[Task requirements] Copy the items from the line with "From the camera's perspective, which" through the end of the items, replacing "nearest" with "closest" and leaving everything else unchanged.

########

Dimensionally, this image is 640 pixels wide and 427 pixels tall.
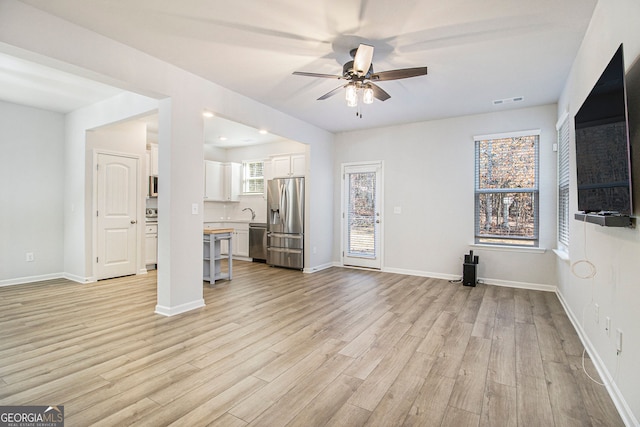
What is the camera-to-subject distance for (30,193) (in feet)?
16.0

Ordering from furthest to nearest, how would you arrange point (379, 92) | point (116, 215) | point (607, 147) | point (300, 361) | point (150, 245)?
point (150, 245)
point (116, 215)
point (379, 92)
point (300, 361)
point (607, 147)

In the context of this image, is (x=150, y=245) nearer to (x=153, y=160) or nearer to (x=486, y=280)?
(x=153, y=160)

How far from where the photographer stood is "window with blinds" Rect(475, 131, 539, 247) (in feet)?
15.4

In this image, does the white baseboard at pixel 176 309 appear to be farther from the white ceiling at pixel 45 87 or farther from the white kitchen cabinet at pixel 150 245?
the white ceiling at pixel 45 87

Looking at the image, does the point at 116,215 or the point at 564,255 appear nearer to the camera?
the point at 564,255

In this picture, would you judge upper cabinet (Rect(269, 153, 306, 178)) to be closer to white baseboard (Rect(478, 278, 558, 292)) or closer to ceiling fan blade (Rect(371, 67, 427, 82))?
ceiling fan blade (Rect(371, 67, 427, 82))

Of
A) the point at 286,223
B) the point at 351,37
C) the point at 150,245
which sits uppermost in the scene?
the point at 351,37

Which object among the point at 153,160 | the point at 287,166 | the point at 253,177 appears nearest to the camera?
the point at 153,160

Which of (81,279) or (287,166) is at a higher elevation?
(287,166)

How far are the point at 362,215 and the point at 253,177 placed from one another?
118 inches

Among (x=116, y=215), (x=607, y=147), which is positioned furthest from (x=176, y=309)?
(x=607, y=147)

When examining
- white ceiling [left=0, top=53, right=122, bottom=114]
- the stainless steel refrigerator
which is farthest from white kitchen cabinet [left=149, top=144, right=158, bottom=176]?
the stainless steel refrigerator

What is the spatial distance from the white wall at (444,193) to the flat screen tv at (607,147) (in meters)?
2.63

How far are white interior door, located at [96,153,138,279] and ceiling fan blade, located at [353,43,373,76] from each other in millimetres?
4409
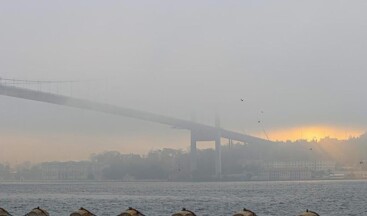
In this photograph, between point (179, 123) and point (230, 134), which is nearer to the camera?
point (179, 123)

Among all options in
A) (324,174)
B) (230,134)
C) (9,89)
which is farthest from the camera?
(324,174)

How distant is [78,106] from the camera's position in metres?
91.6

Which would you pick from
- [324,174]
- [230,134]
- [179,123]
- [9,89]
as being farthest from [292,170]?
[9,89]

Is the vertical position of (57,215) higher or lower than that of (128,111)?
lower

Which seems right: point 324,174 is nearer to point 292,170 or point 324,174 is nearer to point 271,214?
point 292,170

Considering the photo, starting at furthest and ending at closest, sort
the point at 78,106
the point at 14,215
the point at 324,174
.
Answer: the point at 324,174
the point at 78,106
the point at 14,215

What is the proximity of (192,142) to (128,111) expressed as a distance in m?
14.8

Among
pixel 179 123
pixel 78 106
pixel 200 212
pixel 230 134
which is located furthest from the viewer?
pixel 230 134

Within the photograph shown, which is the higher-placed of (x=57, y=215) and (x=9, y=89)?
(x=9, y=89)

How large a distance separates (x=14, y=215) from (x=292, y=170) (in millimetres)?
123951

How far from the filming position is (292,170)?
159875 millimetres

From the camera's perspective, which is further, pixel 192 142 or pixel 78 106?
pixel 192 142

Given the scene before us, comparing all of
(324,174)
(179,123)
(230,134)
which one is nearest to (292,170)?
(324,174)

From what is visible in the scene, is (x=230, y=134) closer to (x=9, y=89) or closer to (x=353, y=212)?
(x=9, y=89)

########

[Response to this exercise]
From the camera's perspective, which is further, pixel 192 142 or pixel 78 106?
pixel 192 142

Given the scene before us, comparing all of
(324,174)
(179,123)
(230,134)
which one is closest to (292,170)?
(324,174)

From what is visible in the scene, is (x=230, y=134) closer to (x=9, y=89) or closer to (x=353, y=212)?
(x=9, y=89)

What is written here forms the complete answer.